- _TEXTE FOURNI_

————————

Par Nicolas Goldberg, responsable du pôle énergie de Terra Nova
Sous des dehors plus mainstream que naguère, le programme de Jordan Bardella en matière énergétique et climatique est en réalité un programme de casseur et non de constructeur, de soumission et non de souveraineté. Conservatisme et souverainisme ne se conjuguent pas aisément sur le sujet énergétique où l’on oublie souvent que nous dépendons aux deux tiers des énergies fossiles et qu’il en a malheureusement toujours été ainsi. Les mesures proposées nous enfermeraient dans la dépendance aux énergies fossiles, gaz et pétrole en tête. Voilà la triste vérité du parti qui caracole en tête des intentions de vote aujourd’hui.
Tout à sa stratégie de respectabilisation, le Rassemblement national a décidé d’abandonner nombre de ses combats passés en matière énergétique et climatique tant ils apparaissent aujourd’hui anachroniques : formellement, les amis de Marine Le Pen et de Jordan Bardella reconnaissent ainsi que l’Europe doit jouer un rôle dans la lutte contre le réchauffement climatique et ne souhaitent plus sortir du marché européen de l’électricité. Pertinentes ou non sur le fond, certaines de leurs propositions sont aujourd’hui marquées d’un caractère très mainstream dans le champ conservateur et parfois au-delà chez d’autres sensibilités politiques : indexer le prix de l’électricité sur ses coûts de production, mettre des limites au libre-échange, baisser la TVA sur l’énergie ou refuser la libéralisation des concessions hydrauliques… tout ceci se retrouve dans les programmes de plusieurs autres formations. Mais, comme toujours avec le RN, la respectabilité se fissure lorsqu’on examine les propositions de plus près : opposition à l’éolien et au solaire, absence d’ambition dans l’efficacité et la sobriété, opposition à l’interdiction de vente des véhicules à essence, encouragement des consommations fossiles… Certaines propositions relèvent également du « yaka fokon » (comme sur l’hydroélectrique) ou entrent en contradiction les unes avec les autres (le RN promeut ainsi le « juste échange » mais s’abstient sur l’ajustement carbone aux frontières). Inventaire…
La nostalgie d’un passé fantasmé
En matière énergétique, le RN a trouvé son slogan : « Refaire de la France un paradis énergétique ». Mais l’a-t-elle vraiment jamais été ? Encore aujourd’hui, elle dépend à 60% d’énergies fossiles importées. Si nous avons un jour pensé que la France était « souveraine » sur le plan énergétique, c’est parce que nous avions malheureusement oublié ces consommations fossiles longtemps invisibilisées car le gaz et le pétrole étaient le plus souvent accessibles et bon marché. La guerre en Ukraine nous a hélas rappelé une réalité que de nombreuses crises antérieures avaient déjà soulignée (des « chocs pétroliers » du XXe siècle à l’explosion des prix de la fin des années 2000. Est-ce un effet de la jeunesse du candidat ? Jordan Bardella semble avoir la mémoire bien courte et passe à côté des principaux enjeux. Notre facture d’importations d’énergies – essentiellement du pétrole et du gaz – est en effet colossale et représente une grande part de notre déficit commercial : 44 milliards € en solde net en 2019 pour un déficit commercial en biens de 59 milliards €, et 116 milliards € en solde net lors de la terrible année 2022 pour un déficit commercial global record de 164 milliards €. Au niveau européen, en 2022, les importations des 27 en la matière ont atteint la somme de 700 milliards €, soit presque l’équivalent du plan de relance européen de la même année (750 milliards €). Et tout cela au profit de régimes pas toujours recommandables, qu’il s’agisse d’Etats pétroliers du Moyen-Orient dont le RN dénonce régulièrement la contribution au financement des mouvements islamistes ou encore de la Russie avec laquelle plusieurs membres du RN entretiennent toujours des relations très cordiales.

————————

- _DONNÉES BRUTES_
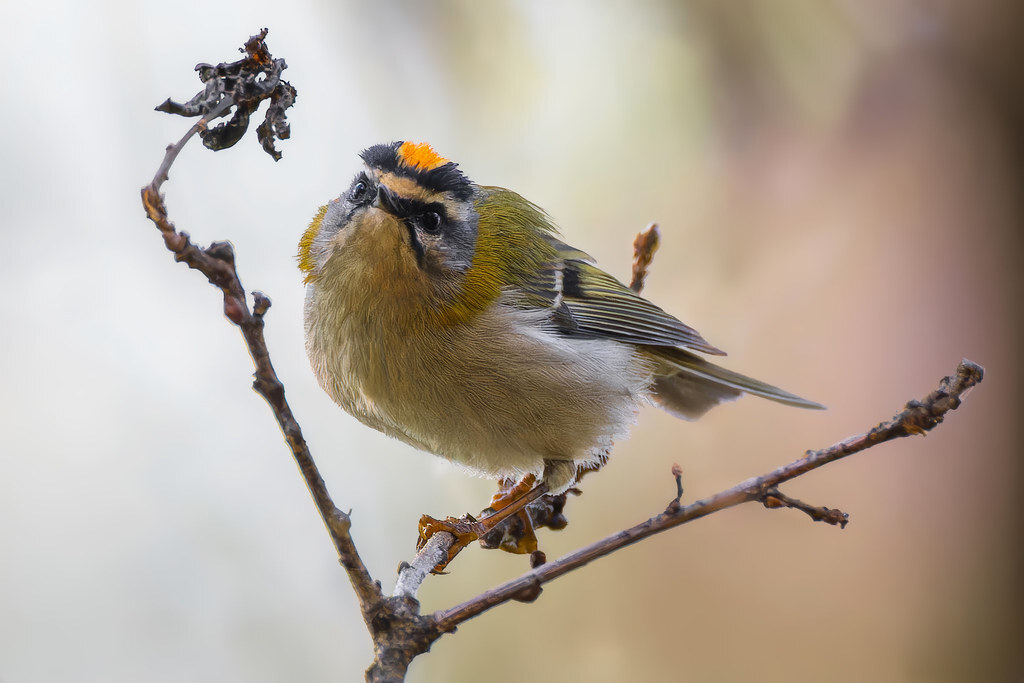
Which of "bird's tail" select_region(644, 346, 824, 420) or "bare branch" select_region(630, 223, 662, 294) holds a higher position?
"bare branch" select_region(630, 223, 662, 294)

————————

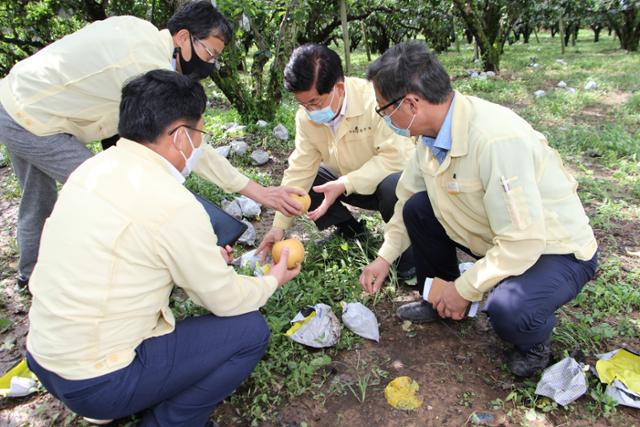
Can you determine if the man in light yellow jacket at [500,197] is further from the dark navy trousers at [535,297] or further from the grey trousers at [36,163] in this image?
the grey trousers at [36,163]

————————

- _TRAVAIL À RÉALISER_
Donnez la suite du texte sur le programme énergétique du Rassemblement national en commençant juste après sa dernière phrase.

- _RÉPONSE ATTENDUE_
A défaut d’être celle du paradis, la voie de la souveraineté nationale aussi bien que de la décarbonation commande donc de sortir des énergies fossiles, donc de ne pas encourager leur consommation et de développer les autres sources d’énergie. Est-ce bien la direction suivie par le RN ? Pas vraiment…
Une fiscalité favorable aux fossiles
D’une part, le RN envisage une politique fiscale qui risque fort d’encourager la consommation d’énergies fossiles. C’était déjà le cas dans le programme de Marine Le Pen pour l’élection présidentielle de 2022, qui souhaitait baisser de 20% à 5.5% la TVA sur les carburants, comme nous l’avions montré ici même. Jordan Bardella présente aujourd’hui la même idée d’une autre façon : « Baisser la contribution française nette (surplus) versée à l’UE pour participer au financement de la baisse de la TVA de 20 à 5,5% sur les énergies : électricité, gaz, fioul et carburants ». Les élections européennes sont l’occasion de réchauffer les mêmes plats. Avec les mêmes travers :
- Cette mesure n’aurait aucun impact pour les entreprises qui paieraient leur énergie au même prix,
- Elle encouragerait en revanche les ménages à consommer davantage de carburants ou, en tout cas, à moins se soucier des alternatives à la mobilité thermique. Le développement du véhicule électrique s’en trouverait pénalisé ainsi que les constructeurs qui ont commencé à investir des sommes considérables dans l’électro-mobilité.
- Elle aurait les mêmes défauts d’indifférenciation que la première version du bouclier tarifaire, protégeant tout le monde de la même façon, ceux qui en ont besoin comme ceux qui n’en ont aucun besoin et qu’il faudrait au contraire pousser à investir dans d’autres mobilités ou d’autres motorisations. Il a même été évalué par l’Insee que les ristournes sur le carburant comme sur les autres énergies profitent davantage aux plus aisés, moins incités à diminuer leurs consommations excédentaires.
Si l’on veut aider les ménages modestes à faire face à leurs contraintes de mobilité sans abandonner l’objectif de sortie des énergies fossiles, ce sont d’autres solutions, plus ciblées, qu’il faudrait envisager, comme les chèques énergies en particulier.
La guerre contre les énergies renouvelables
D’autre part, la sortie des énergies fossiles et la quête d’une véritable souveraineté énergétique impliquent de développer les sources d’énergie décarbonée susceptibles d’être produites sur notre sol, comme le nucléaire et les énergies renouvelables électriques. Ces dernières ne font malheureusement pas partie des projets du RN qui misent tout sur le nucléaire. « En imposant les énergies intermittentes, lit-on dans le programme de Jordan Bardella, la Commission saccage le système électrique français qui garantit pourtant notre sécurité d’approvisionnement, une énergie décarbonée et un prix attractif ».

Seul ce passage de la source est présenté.